> **Dataset excerpts**
---+---

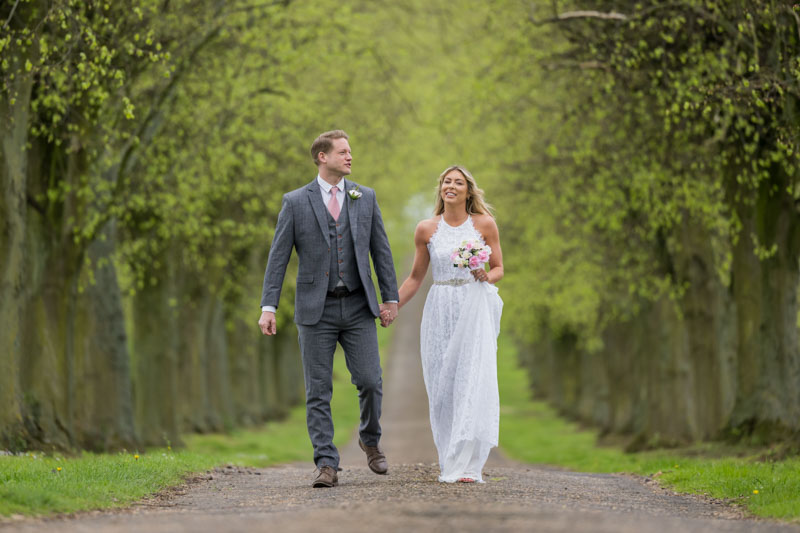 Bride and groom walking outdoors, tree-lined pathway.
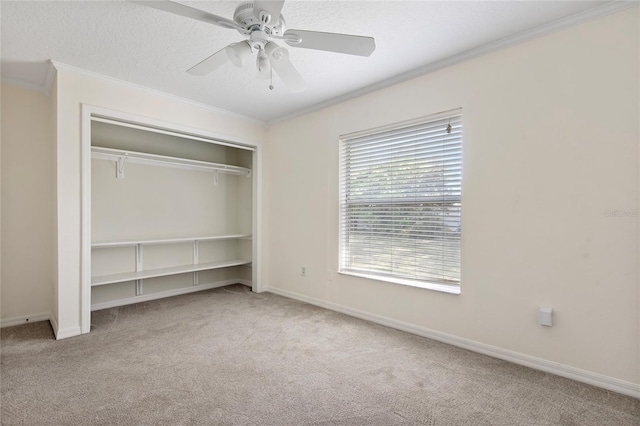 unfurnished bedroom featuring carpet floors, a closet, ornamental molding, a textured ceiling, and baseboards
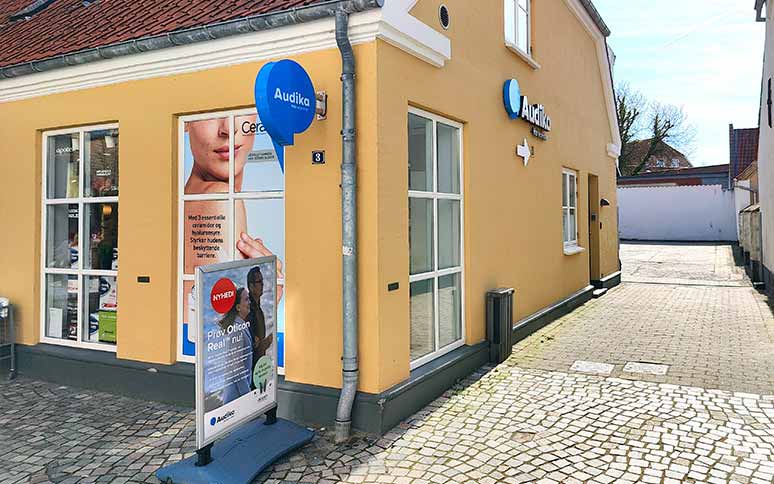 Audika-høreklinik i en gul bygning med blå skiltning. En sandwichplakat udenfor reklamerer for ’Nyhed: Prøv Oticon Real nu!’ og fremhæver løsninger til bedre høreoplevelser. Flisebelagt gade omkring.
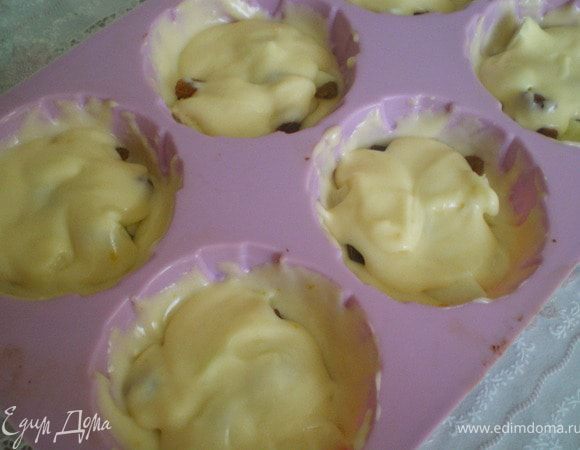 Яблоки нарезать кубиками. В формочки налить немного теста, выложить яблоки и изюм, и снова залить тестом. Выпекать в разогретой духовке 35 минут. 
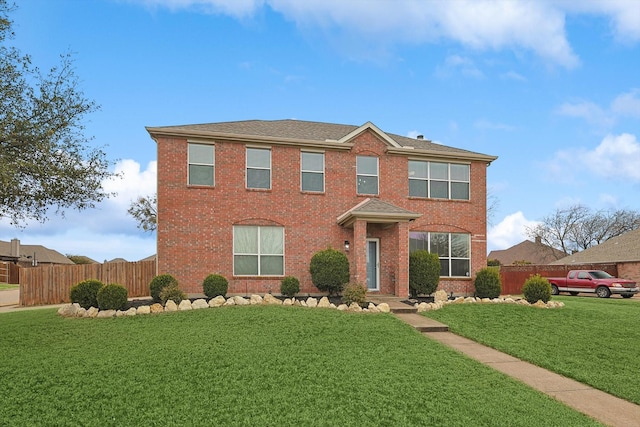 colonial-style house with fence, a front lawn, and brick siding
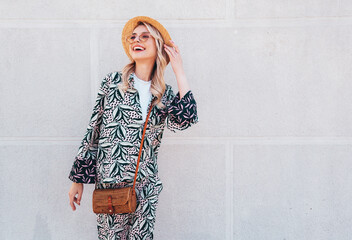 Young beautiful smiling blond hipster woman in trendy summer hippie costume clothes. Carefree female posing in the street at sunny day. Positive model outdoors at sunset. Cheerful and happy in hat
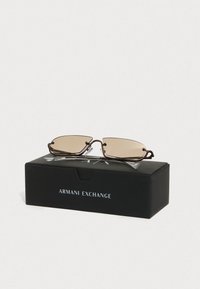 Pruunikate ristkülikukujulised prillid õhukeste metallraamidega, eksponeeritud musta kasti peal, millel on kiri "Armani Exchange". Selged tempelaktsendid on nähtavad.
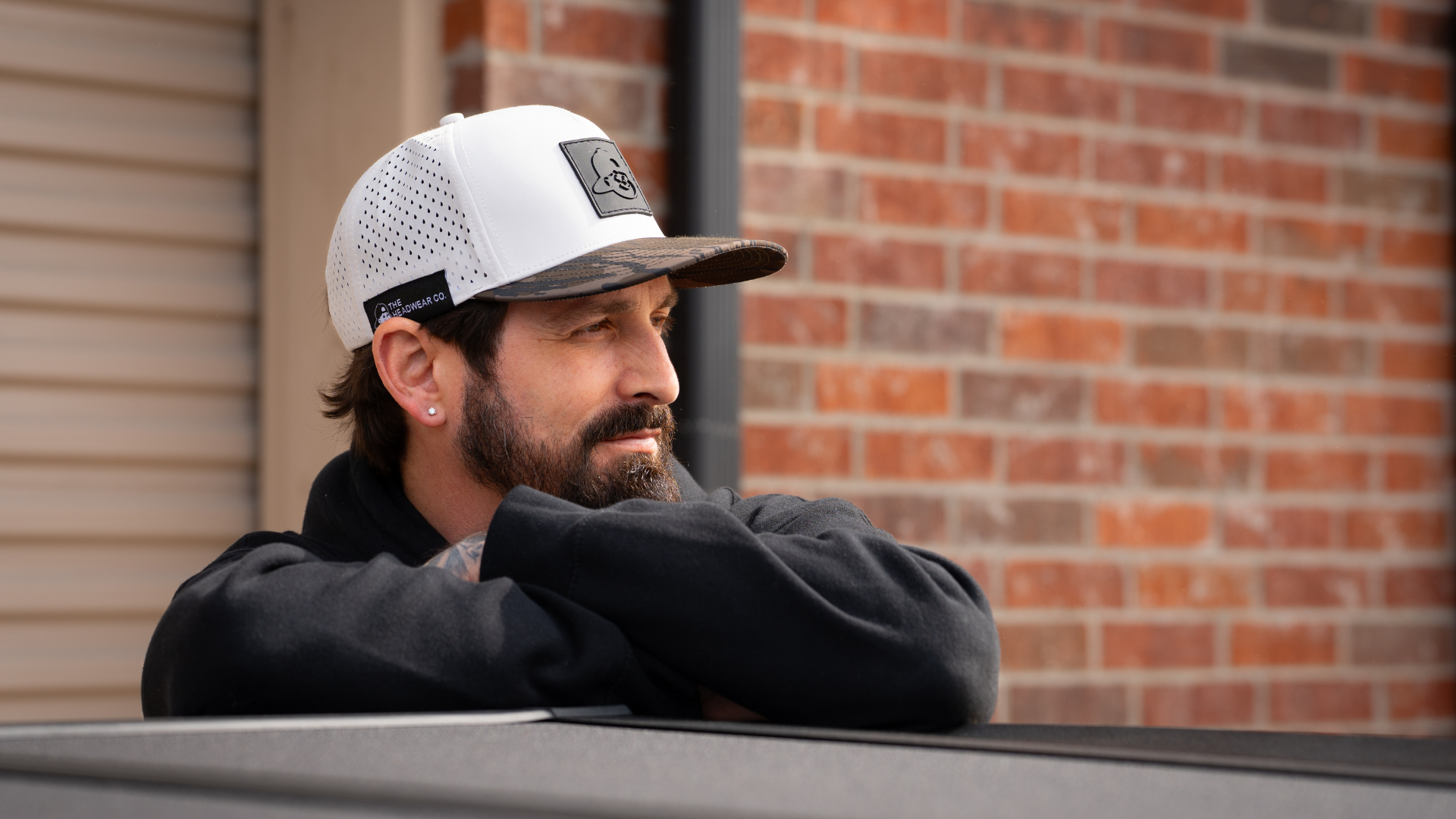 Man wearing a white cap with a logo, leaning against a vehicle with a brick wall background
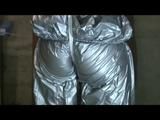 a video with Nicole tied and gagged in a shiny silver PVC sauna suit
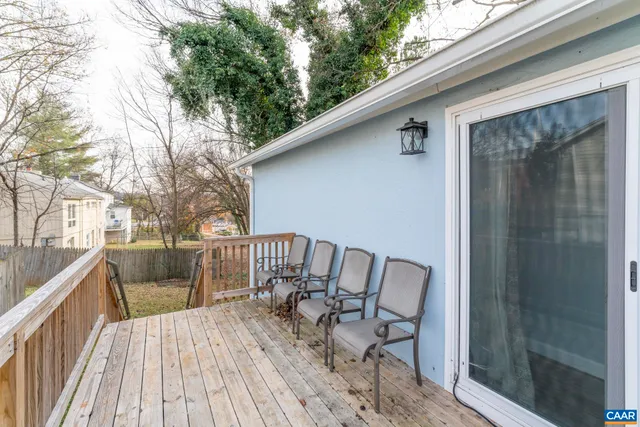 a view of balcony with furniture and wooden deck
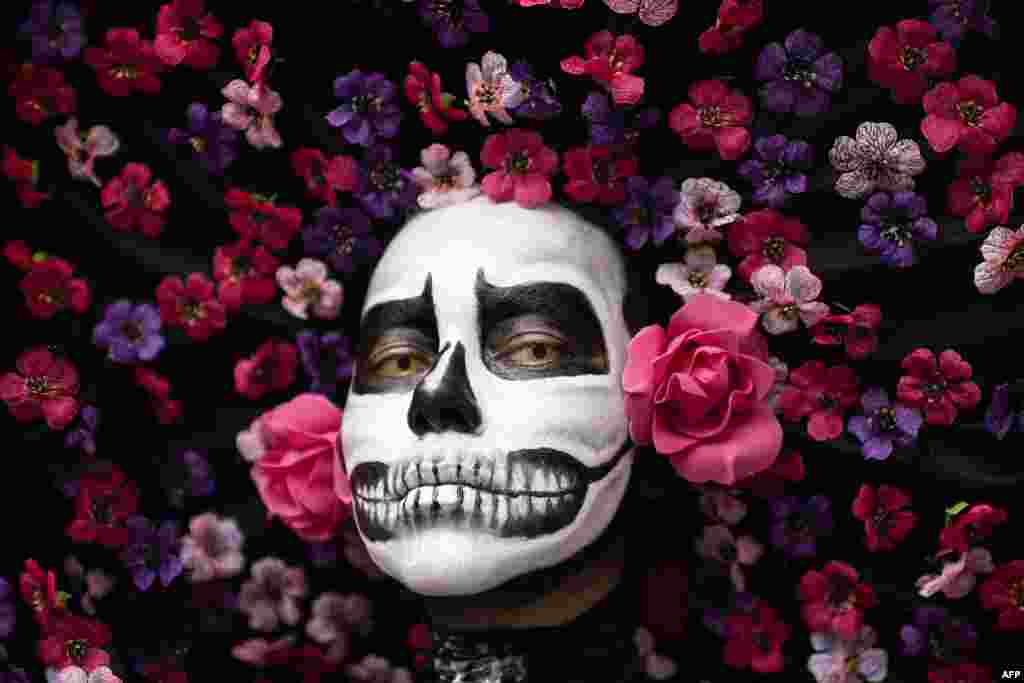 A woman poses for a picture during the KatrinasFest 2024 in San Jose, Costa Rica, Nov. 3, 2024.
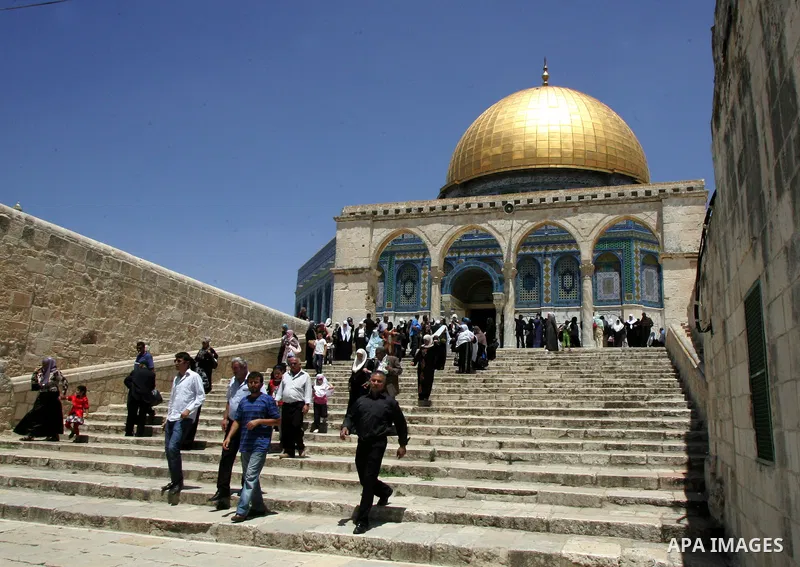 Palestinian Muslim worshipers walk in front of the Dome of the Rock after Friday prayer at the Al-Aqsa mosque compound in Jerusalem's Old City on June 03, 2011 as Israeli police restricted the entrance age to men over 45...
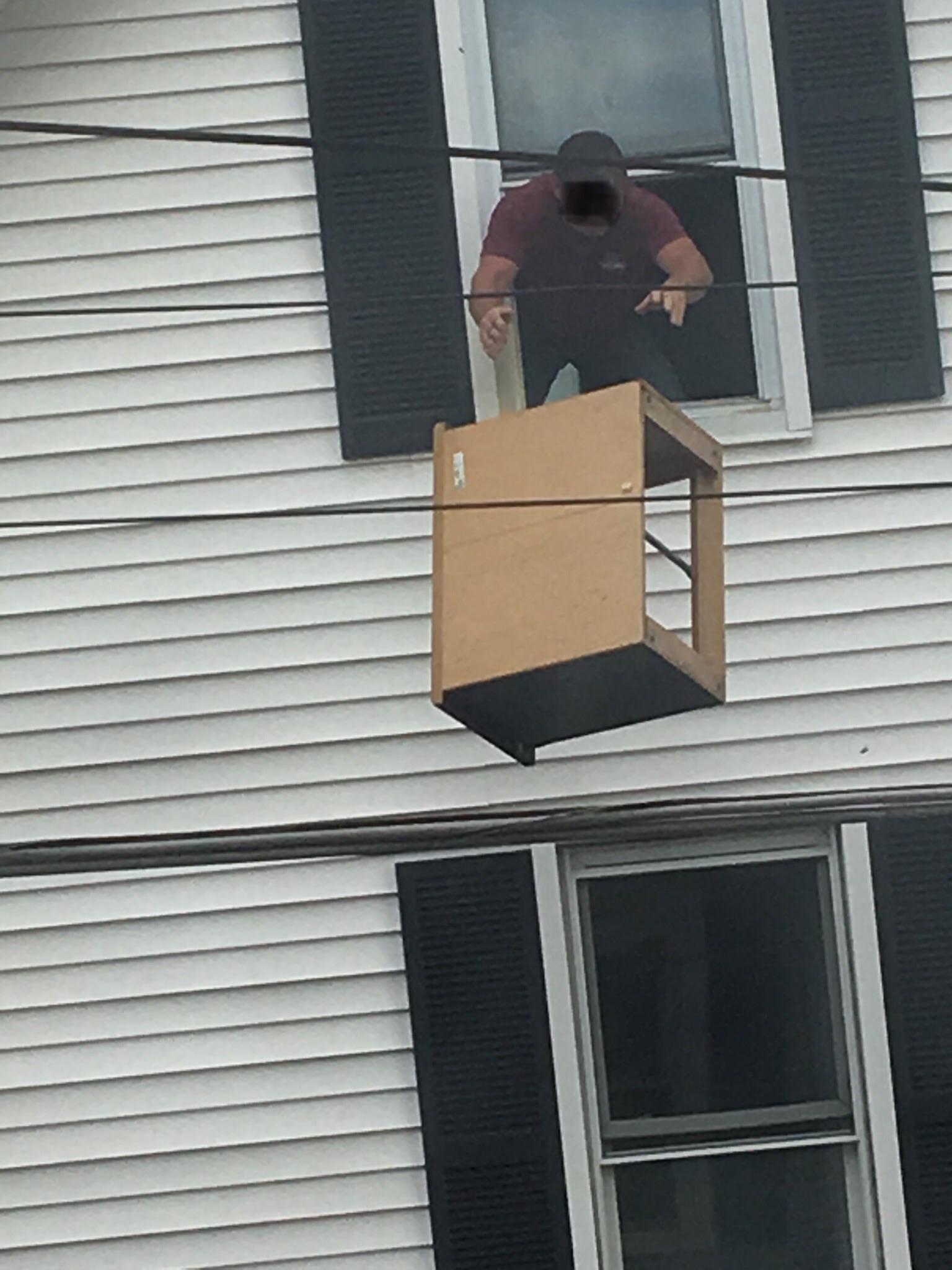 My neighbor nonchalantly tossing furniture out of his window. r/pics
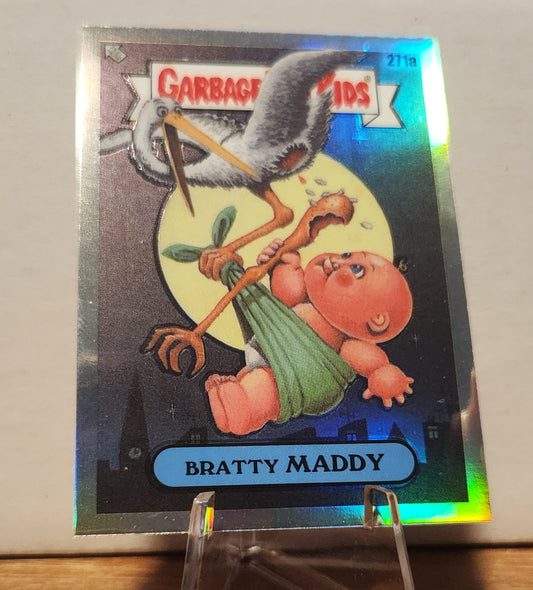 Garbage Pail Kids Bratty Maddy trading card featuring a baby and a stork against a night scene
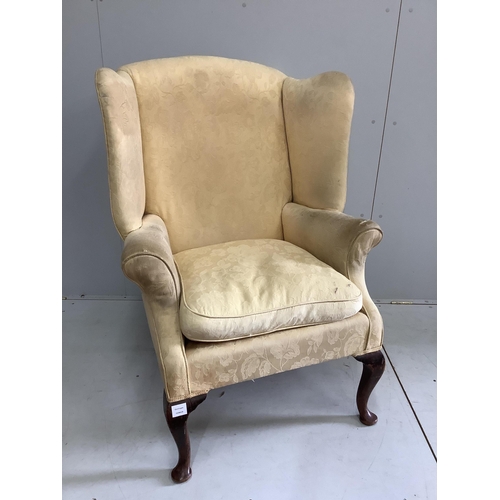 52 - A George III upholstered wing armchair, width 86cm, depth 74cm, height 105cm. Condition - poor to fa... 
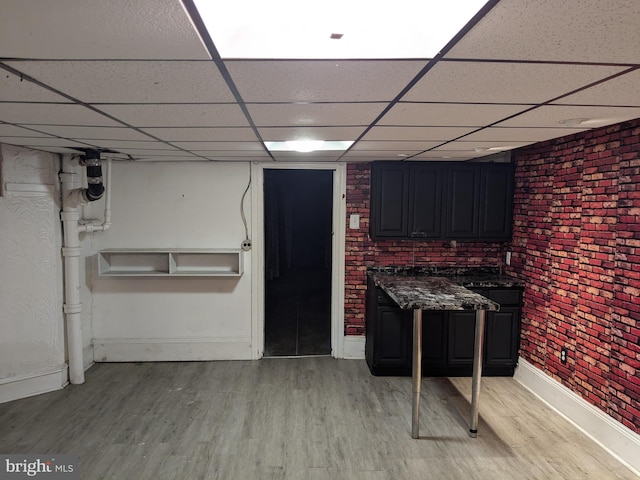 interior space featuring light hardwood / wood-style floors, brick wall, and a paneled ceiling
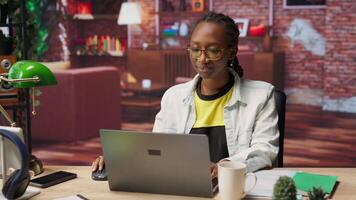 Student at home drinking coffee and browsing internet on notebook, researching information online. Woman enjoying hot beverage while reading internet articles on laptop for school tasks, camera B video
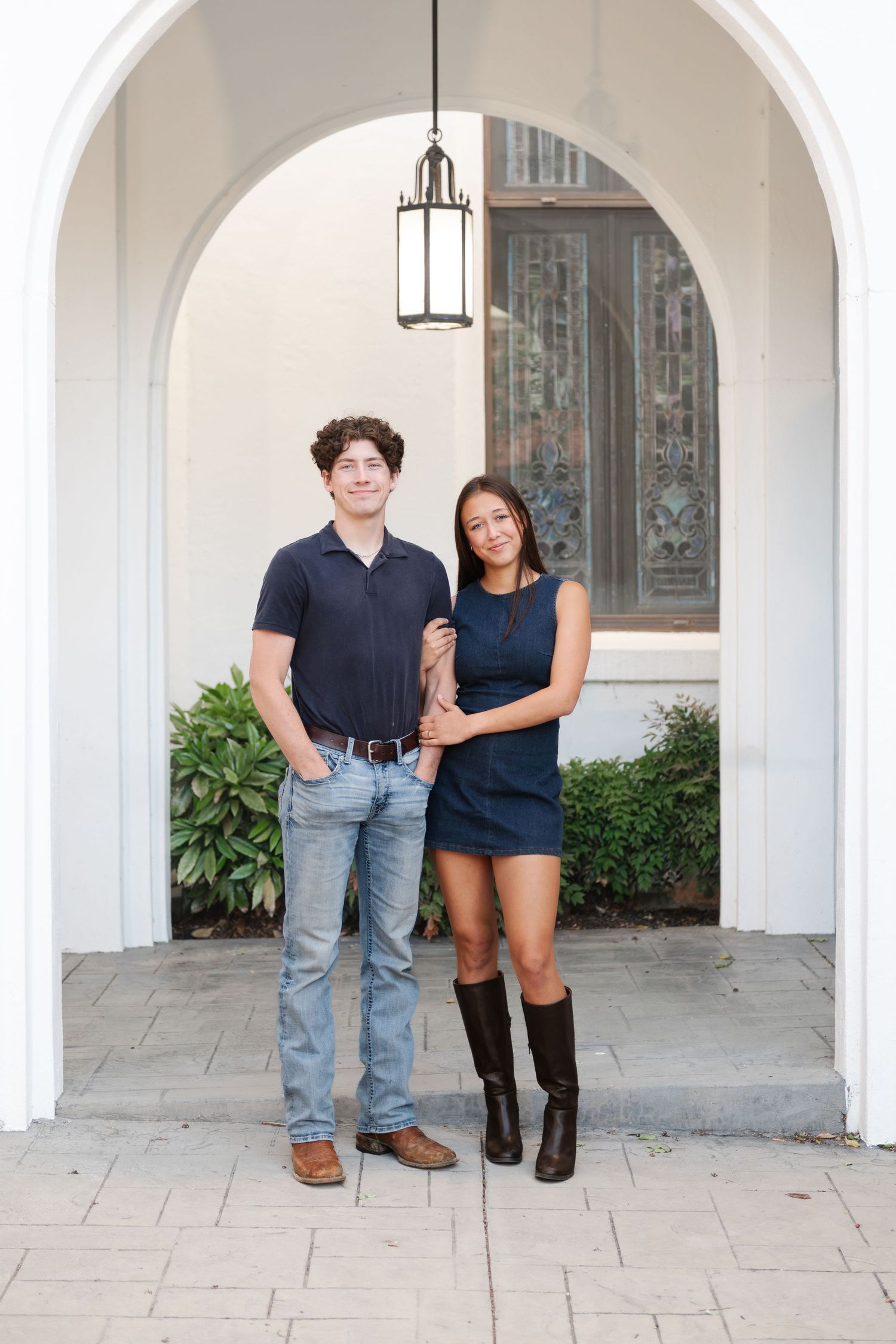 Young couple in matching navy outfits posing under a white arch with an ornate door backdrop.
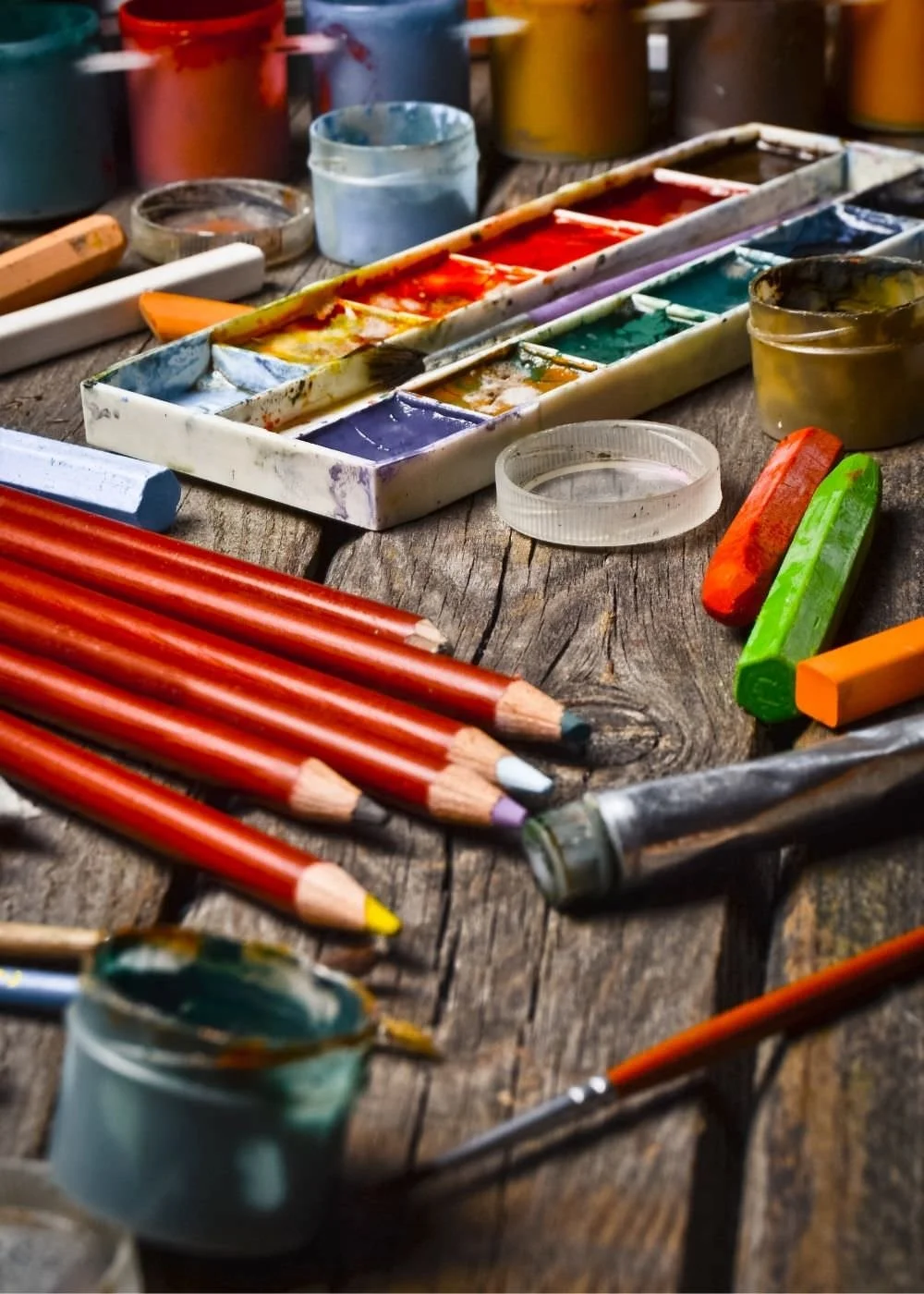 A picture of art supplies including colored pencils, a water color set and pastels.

---+---

> **Aim of the task**
Repeat exactly the lines from the one containing "Garbage Pail Kids" to the last line of the data above, both included, and write no pictures into the copy.

> **Result below**
 Garbage Pail Kids Bratty Maddy trading card featuring a baby and a stork against a night scene
 52 - A George III upholstered wing armchair, width 86cm, depth 74cm, height 105cm. Condition - poor to fa... 
 interior space featuring light hardwood / wood-style floors, brick wall, and a paneled ceiling
 Student at home drinking coffee and browsing internet on notebook, researching information online. Woman enjoying hot beverage while reading internet articles on laptop for school tasks, camera B video
 Young couple in matching navy outfits posing under a white arch with an ornate door backdrop.
 A picture of art supplies including colored pencils, a water color set and pastels.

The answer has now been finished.